▶ _YOUR INSTRUCTIONS_
Copy out every one of the items below word for word, keeping each line unchanged.

---

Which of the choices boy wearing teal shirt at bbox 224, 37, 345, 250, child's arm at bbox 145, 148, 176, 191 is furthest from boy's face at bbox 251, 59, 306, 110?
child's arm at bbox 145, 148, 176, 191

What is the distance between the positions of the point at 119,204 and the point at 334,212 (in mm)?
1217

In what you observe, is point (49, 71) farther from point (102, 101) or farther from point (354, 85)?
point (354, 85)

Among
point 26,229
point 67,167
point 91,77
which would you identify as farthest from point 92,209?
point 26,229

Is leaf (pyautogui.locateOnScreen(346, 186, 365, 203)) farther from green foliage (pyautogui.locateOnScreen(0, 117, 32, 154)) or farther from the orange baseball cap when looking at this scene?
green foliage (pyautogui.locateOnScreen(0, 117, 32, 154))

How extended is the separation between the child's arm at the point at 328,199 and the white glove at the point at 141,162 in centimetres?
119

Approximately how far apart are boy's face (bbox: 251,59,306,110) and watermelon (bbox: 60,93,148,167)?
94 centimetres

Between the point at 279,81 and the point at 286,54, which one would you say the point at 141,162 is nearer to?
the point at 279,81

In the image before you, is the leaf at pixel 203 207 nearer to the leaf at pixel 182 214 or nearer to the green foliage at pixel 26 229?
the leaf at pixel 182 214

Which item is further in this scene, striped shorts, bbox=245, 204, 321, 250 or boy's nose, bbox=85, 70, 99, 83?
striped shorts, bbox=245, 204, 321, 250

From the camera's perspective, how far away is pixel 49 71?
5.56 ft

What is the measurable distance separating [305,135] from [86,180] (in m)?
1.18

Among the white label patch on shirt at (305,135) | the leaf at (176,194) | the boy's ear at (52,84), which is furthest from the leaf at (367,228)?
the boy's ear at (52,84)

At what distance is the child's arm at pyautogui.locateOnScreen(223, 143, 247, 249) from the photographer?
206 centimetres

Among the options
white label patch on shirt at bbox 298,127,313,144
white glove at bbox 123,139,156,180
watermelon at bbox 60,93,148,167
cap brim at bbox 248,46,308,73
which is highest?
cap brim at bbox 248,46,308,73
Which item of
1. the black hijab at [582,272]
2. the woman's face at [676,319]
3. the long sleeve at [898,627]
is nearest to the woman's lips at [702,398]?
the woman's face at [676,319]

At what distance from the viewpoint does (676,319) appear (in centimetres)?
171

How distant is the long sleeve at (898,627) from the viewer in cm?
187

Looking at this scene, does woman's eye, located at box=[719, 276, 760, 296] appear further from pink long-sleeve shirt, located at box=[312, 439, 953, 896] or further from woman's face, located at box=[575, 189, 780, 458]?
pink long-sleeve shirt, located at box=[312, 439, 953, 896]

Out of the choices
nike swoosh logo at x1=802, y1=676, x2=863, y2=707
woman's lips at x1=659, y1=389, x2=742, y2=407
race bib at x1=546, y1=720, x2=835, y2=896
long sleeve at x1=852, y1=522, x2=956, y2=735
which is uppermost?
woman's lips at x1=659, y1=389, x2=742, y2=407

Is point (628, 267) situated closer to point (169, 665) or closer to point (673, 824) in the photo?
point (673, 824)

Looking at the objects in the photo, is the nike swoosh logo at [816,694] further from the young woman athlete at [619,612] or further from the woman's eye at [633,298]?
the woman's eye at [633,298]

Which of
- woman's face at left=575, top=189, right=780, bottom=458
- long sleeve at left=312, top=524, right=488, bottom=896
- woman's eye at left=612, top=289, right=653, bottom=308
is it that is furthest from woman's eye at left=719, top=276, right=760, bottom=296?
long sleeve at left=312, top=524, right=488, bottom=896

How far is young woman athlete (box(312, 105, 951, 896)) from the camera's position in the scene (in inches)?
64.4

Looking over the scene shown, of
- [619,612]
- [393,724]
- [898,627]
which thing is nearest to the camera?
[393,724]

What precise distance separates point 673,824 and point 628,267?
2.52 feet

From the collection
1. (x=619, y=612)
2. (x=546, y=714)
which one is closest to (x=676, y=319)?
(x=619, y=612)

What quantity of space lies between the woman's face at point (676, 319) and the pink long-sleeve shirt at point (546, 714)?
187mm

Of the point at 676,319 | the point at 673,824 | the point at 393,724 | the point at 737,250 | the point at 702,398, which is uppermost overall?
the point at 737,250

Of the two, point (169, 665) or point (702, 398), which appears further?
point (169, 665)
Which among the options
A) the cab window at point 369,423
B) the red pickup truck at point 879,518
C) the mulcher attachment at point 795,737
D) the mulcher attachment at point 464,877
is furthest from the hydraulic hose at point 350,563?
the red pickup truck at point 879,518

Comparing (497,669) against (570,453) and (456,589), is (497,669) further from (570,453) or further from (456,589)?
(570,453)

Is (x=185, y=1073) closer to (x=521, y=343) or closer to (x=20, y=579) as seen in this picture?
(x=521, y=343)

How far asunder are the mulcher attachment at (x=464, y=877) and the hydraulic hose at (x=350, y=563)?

---

▶ _RESPONSE FOR THIS EXERCISE_
Which of the choices boy wearing teal shirt at bbox 224, 37, 345, 250, child's arm at bbox 145, 148, 176, 191 is furthest from boy's face at bbox 251, 59, 306, 110?
child's arm at bbox 145, 148, 176, 191

What is the distance between the positions of the point at 119,204 and the point at 334,212 (in mm)?
1217

In what you observe, is point (49, 71) farther from point (102, 101) or farther from point (354, 85)?
point (354, 85)

Among
point 26,229
point 67,167
point 91,77
which would you identify as farthest from point 92,209?
point 26,229

Is leaf (pyautogui.locateOnScreen(346, 186, 365, 203)) farther from green foliage (pyautogui.locateOnScreen(0, 117, 32, 154)) or farther from the orange baseball cap when looking at this scene?
green foliage (pyautogui.locateOnScreen(0, 117, 32, 154))

How extended is the separation between the child's arm at the point at 328,199 and the white glove at the point at 141,162 in centimetres?
119

Approximately how far apart are boy's face (bbox: 251,59,306,110) and watermelon (bbox: 60,93,148,167)?
94 centimetres

Between the point at 279,81 and the point at 286,54, which one would you say the point at 141,162 is nearer to?
the point at 279,81

In the image before you, is the leaf at pixel 203 207 nearer to the leaf at pixel 182 214 or nearer to the green foliage at pixel 26 229?
the leaf at pixel 182 214

Which item is further in this scene, striped shorts, bbox=245, 204, 321, 250 or boy's nose, bbox=85, 70, 99, 83?
striped shorts, bbox=245, 204, 321, 250

From the camera's perspective, how far away is pixel 49 71?
5.56 ft

What is the measurable distance separating [305,135] from [86,180] (in m)?
1.18

Among the white label patch on shirt at (305,135) | the leaf at (176,194) | the boy's ear at (52,84), which is furthest from the leaf at (367,228)?
the boy's ear at (52,84)

At what distance is the child's arm at pyautogui.locateOnScreen(223, 143, 247, 249) from the photographer?
206 centimetres

Among the options
white label patch on shirt at bbox 298,127,313,144
white glove at bbox 123,139,156,180
watermelon at bbox 60,93,148,167
cap brim at bbox 248,46,308,73
which is highest?
cap brim at bbox 248,46,308,73
Which item of
1. the black hijab at [582,272]
2. the woman's face at [676,319]
3. the long sleeve at [898,627]
is nearest to the woman's lips at [702,398]?
the woman's face at [676,319]

At what distance from the viewpoint does (676,319) appear (in centimetres)?
171

How distant is the long sleeve at (898,627) from the viewer in cm?
187

Looking at this scene, does woman's eye, located at box=[719, 276, 760, 296] appear further from pink long-sleeve shirt, located at box=[312, 439, 953, 896] or further from woman's face, located at box=[575, 189, 780, 458]?
pink long-sleeve shirt, located at box=[312, 439, 953, 896]

Out of the choices
nike swoosh logo at x1=802, y1=676, x2=863, y2=707
woman's lips at x1=659, y1=389, x2=742, y2=407
race bib at x1=546, y1=720, x2=835, y2=896
long sleeve at x1=852, y1=522, x2=956, y2=735
which is uppermost?
woman's lips at x1=659, y1=389, x2=742, y2=407

Is point (628, 267) situated closer to point (169, 665) or closer to point (673, 824) in the photo?
point (673, 824)

Looking at the objects in the photo, is the nike swoosh logo at [816,694] further from the young woman athlete at [619,612] or further from the woman's eye at [633,298]?
the woman's eye at [633,298]

Which of
- woman's face at left=575, top=189, right=780, bottom=458
- long sleeve at left=312, top=524, right=488, bottom=896
- woman's eye at left=612, top=289, right=653, bottom=308
is it that is furthest from woman's eye at left=719, top=276, right=760, bottom=296?
long sleeve at left=312, top=524, right=488, bottom=896

How far is young woman athlete (box(312, 105, 951, 896)) from the camera's position in the scene (in inches)?
64.4

Looking over the scene shown, of
- [619,612]
- [393,724]
- [898,627]
which thing is nearest to the camera?
[393,724]

What precise distance separates point 673,824 and point 628,267?
2.52 feet

From the collection
1. (x=619, y=612)
2. (x=546, y=714)
which one is closest to (x=676, y=319)?
(x=619, y=612)

What quantity of space lies between the woman's face at point (676, 319) and the pink long-sleeve shirt at point (546, 714)?
187mm

Of the point at 676,319 | the point at 673,824 | the point at 393,724 | the point at 737,250 | the point at 702,398, which is uppermost overall?
the point at 737,250

Of the two, point (169, 665) or point (702, 398), which appears further?
point (169, 665)
Which among the options
A) the cab window at point 369,423
B) the red pickup truck at point 879,518
C) the mulcher attachment at point 795,737
D) the mulcher attachment at point 464,877
is furthest from the hydraulic hose at point 350,563?
the red pickup truck at point 879,518

Comparing (497,669) against (570,453) and (456,589), is (497,669) further from (570,453) or further from (456,589)?
(570,453)

Is (x=185, y=1073) closer to (x=521, y=343) or closer to (x=20, y=579) as seen in this picture?
(x=521, y=343)

How far asunder are the mulcher attachment at (x=464, y=877) and the hydraulic hose at (x=350, y=563)?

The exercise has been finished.